As Apollo Investment Corp. (NASDAQ:AINV) works to diversify its business and cash in on some of its older investments, it has a secondary goal: generate more cash. Most of the assets Apollo owns pay the company interest and dividends. But a relatively large portion of its income -- about 9% of revenue last quarter -- came from a relatively obscure type of security: payment-in-kind, or PIK, securities.
PIK investments are a different animal than what most investors are used to. Unlike a traditional loan, the interest paid on a PIK loan might be paid all, or in part, by rolling over the interest into the loan balance.
For simplicity's sake, consider a PIK debt investment with a 10% interest rate, paid annually. On origination, the balance might be $100 million. After year one, the accrued interest would make the balance $110 million, then $121 million, and so on. It compounds as time goes on.
PIK interest is fine. There are reasons for it. Some borrowers want the flexibility to make cash or PIK payments at their request. But there are a couple of inherent dangers with PIK, one of which relates directly to BDCs like Apollo Investment.
First, if you never collect on a PIK note when it comes due, you'll lose the entirety of your investment. Cash-paying debt securities are "safer," in the sense that the interest payments between origination and default at least cover some of the lost principal. Besides, it's good to see a borrower "check in" with a cash payment every once in a while.
Secondly, and more importantly, BDCs are required by law to pay out 90% or more of their taxable income. Thus, BDCs have to pay out a cash dividend to distribute PIK earnings that weren't earned in cash. This problem is magnified if the borrower doesn't pay in full, as the BDC has paid out cash for dividends based on earnings it never really earned in cash.
Let's go back
Taking a step back to Apollo Investment Corp. and its portfolio, we can look at its filings to understand why the company wants to dispose of its PIK assets to invest in cash-paying assets. In its annual report, the company disclosed earning $31 million in PIK interest for the full 2015 fiscal year. It earned $433.6 in total investment income -- basically, top-line revenue -- and $228 million in net investment income -- basically, earnings less gains or losses.

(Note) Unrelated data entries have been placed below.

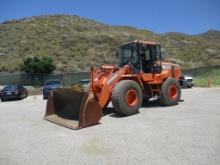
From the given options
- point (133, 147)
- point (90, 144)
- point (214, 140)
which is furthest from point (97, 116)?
point (214, 140)

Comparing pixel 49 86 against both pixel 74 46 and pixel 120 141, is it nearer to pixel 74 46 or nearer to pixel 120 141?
pixel 120 141

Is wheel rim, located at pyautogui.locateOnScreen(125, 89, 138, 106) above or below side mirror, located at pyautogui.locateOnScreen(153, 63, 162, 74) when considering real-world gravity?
below

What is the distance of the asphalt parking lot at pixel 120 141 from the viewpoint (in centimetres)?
598

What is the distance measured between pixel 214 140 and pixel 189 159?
5.25 feet

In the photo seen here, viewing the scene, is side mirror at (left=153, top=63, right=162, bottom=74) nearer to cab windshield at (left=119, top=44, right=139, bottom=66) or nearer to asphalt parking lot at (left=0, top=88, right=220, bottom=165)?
cab windshield at (left=119, top=44, right=139, bottom=66)

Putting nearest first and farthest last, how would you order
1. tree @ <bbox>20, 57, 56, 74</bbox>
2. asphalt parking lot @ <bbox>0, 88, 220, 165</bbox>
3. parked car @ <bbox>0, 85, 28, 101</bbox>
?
asphalt parking lot @ <bbox>0, 88, 220, 165</bbox>
parked car @ <bbox>0, 85, 28, 101</bbox>
tree @ <bbox>20, 57, 56, 74</bbox>

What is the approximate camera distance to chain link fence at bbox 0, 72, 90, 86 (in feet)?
118

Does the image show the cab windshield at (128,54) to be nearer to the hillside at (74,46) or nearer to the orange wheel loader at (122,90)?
the orange wheel loader at (122,90)

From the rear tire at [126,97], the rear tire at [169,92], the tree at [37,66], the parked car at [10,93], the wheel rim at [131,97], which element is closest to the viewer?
the rear tire at [126,97]

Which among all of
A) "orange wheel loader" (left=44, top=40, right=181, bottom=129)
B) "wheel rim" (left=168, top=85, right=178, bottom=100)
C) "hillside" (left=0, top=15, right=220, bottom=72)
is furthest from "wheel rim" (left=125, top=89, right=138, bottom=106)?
"hillside" (left=0, top=15, right=220, bottom=72)

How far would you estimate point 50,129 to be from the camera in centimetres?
909

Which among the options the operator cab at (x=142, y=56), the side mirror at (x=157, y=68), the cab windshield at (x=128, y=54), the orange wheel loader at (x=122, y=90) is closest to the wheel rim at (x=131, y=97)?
the orange wheel loader at (x=122, y=90)

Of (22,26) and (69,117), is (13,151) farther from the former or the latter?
(22,26)

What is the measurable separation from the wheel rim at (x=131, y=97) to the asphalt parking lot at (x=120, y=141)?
636 mm
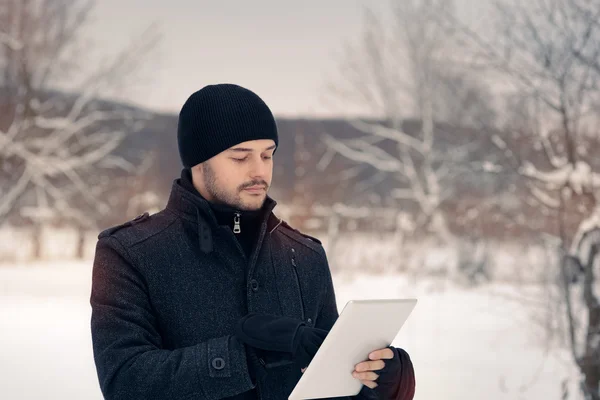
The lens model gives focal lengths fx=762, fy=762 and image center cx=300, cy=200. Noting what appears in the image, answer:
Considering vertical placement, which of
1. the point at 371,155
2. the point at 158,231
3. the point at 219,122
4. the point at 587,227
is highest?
the point at 219,122

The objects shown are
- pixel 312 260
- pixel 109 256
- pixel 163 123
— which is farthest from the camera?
pixel 163 123

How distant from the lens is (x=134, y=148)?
59.8 feet

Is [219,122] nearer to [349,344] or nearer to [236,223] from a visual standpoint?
[236,223]

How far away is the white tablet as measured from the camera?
1419mm

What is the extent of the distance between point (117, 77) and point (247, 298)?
9.78 meters

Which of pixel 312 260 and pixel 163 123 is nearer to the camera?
pixel 312 260

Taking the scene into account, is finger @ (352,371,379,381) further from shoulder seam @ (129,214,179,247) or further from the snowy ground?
the snowy ground

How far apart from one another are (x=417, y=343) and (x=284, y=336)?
6.58m

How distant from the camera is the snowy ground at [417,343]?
603cm

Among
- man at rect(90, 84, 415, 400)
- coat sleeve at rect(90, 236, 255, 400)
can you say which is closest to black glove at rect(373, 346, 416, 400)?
man at rect(90, 84, 415, 400)

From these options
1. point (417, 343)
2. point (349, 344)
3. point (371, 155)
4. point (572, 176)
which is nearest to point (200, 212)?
point (349, 344)

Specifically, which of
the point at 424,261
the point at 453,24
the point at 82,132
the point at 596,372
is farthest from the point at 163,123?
the point at 596,372

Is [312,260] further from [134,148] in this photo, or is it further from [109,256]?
[134,148]

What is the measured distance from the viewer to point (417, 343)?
786 cm
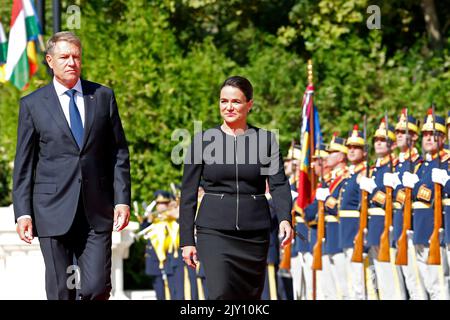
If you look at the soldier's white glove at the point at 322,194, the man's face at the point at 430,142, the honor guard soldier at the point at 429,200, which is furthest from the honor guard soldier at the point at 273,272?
the man's face at the point at 430,142

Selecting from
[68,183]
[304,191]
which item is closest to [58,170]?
[68,183]

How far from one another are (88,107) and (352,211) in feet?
23.6

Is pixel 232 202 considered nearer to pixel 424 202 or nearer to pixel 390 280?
pixel 424 202

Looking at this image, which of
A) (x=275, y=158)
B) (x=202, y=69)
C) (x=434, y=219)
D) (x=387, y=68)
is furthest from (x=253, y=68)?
(x=275, y=158)

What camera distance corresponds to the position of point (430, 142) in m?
12.5

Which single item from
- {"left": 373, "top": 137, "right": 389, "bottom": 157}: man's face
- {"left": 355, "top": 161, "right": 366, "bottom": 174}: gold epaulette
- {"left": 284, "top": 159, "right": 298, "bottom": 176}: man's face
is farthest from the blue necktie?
{"left": 284, "top": 159, "right": 298, "bottom": 176}: man's face

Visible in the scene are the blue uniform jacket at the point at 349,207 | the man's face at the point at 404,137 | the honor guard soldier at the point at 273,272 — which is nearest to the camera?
the man's face at the point at 404,137

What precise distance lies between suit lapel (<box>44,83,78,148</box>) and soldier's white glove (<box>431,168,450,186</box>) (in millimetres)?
5426

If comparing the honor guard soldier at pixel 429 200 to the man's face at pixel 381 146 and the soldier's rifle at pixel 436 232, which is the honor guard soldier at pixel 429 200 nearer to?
the soldier's rifle at pixel 436 232

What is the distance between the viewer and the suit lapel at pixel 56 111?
7.34 meters

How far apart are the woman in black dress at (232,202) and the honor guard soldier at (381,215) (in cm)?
580

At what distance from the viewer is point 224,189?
305 inches

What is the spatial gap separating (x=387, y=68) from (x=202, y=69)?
3.04m
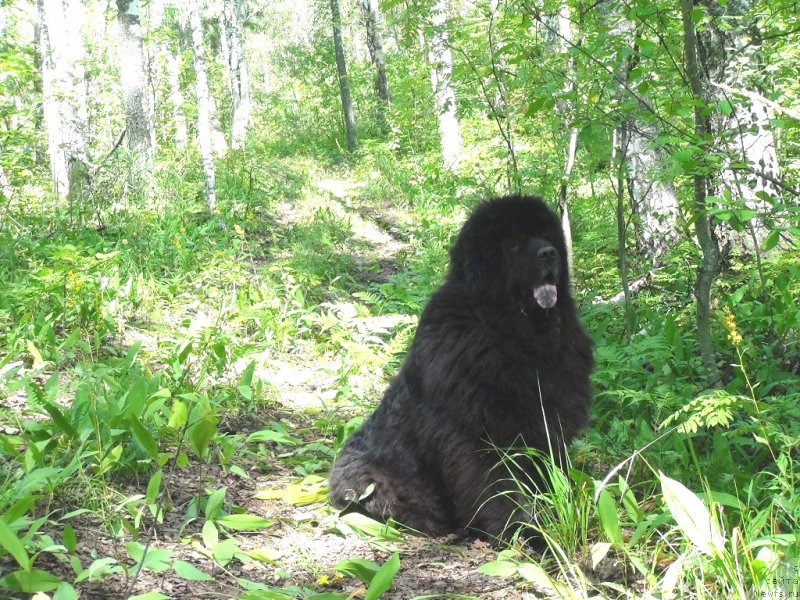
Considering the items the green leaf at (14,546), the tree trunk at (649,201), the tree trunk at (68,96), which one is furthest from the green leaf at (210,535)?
the tree trunk at (68,96)

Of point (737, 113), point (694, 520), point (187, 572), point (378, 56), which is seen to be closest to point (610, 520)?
point (694, 520)

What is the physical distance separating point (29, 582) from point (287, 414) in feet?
11.2

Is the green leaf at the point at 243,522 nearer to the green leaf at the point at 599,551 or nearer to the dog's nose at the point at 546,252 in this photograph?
the green leaf at the point at 599,551

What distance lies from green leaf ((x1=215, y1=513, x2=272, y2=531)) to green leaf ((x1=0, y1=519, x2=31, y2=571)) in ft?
3.69

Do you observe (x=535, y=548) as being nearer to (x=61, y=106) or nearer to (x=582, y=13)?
(x=582, y=13)

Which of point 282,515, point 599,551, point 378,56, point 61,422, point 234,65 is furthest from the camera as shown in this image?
point 234,65

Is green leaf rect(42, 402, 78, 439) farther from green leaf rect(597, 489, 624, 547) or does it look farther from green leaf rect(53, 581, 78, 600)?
green leaf rect(597, 489, 624, 547)

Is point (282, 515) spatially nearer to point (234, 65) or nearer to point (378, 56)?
point (378, 56)

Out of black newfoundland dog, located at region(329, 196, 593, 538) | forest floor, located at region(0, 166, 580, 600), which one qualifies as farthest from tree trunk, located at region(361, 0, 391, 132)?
black newfoundland dog, located at region(329, 196, 593, 538)

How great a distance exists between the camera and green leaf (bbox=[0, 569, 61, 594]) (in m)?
2.49

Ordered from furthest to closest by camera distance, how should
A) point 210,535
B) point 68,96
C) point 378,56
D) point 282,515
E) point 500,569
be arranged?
point 378,56 < point 68,96 < point 282,515 < point 210,535 < point 500,569

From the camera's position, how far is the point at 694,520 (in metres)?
2.61

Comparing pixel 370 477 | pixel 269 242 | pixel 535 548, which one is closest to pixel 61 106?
pixel 269 242

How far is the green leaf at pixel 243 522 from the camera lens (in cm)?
352
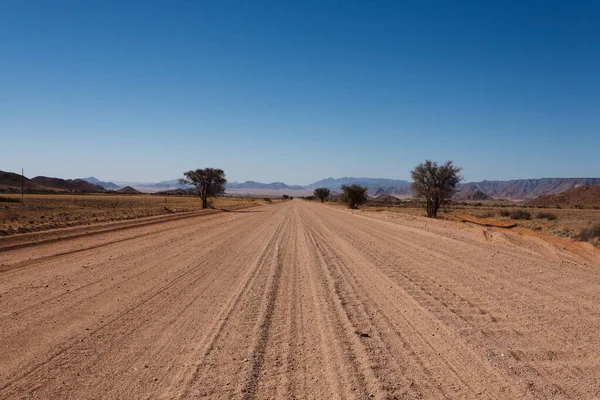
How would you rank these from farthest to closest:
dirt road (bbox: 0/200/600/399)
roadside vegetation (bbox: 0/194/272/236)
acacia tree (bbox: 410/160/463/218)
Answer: acacia tree (bbox: 410/160/463/218) → roadside vegetation (bbox: 0/194/272/236) → dirt road (bbox: 0/200/600/399)

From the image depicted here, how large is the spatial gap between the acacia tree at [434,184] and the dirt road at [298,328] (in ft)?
91.8

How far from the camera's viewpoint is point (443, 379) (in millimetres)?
5035

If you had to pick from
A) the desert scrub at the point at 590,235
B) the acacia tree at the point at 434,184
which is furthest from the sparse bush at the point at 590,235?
the acacia tree at the point at 434,184

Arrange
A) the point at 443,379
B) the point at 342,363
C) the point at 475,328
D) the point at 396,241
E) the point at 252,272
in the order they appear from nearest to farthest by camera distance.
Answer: the point at 443,379, the point at 342,363, the point at 475,328, the point at 252,272, the point at 396,241

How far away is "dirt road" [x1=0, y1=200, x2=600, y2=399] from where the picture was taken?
489 centimetres

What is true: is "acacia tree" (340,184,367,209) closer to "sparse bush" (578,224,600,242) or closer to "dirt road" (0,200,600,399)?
"sparse bush" (578,224,600,242)

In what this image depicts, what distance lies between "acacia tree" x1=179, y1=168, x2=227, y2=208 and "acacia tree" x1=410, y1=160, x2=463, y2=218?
1165 inches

Thus, a full 7.2% of revenue, and 13.6% of earnings, were PIK. That's a hefty chunk of money that Apollo needs to distribute as cash, despite never receiving cash.
It's making progress. For instance, in the most recent quarter, it sold a portfolio company, Playpower, which was a huge source of PIK income. On the conference call, the CEO noted that PIK would have made up 7% of revenue if Playpower were excluded compared to the actual amount, which was 9% for that quarter.
Speaking of Playpower...
Playpower is a good one to talk about because it had its own little PIK surprise. In December, Apollo Investment valued its investment at about $16.6 million higher than it valued it in March, right before the sale. It turns out the buyers weren't willing to pay what Apollo Investment thought they might pay just months before.
What happened? Probably a nasty case of the PIK disease, combined with some rosy assumptions about its value.
It's notable that, by the end of March, the preferred equity portion of the PlayPower investment had accrued about $10.2 million in PIK through its life. Apollo impaired Playpower's common equity value by $16.6 million, which partially accounts for the $10.2 million PIK accrued on the preferred equity.
And therein you'll find the primary issue with PIK; It's easy to accrue. It's easy to believe you'll be paid for it. It's great to pay dividends to your shareholders based on it. But at the end of the day, what really matters is cash, and when it comes to BDCs, it's the cash dividends that are king.
Management suggested that the roughly $115 million or so it receives from selling Playpower will be used for new, cash-paying assets. Given Apollo's hefty PIK earnings, that's certainly good to see.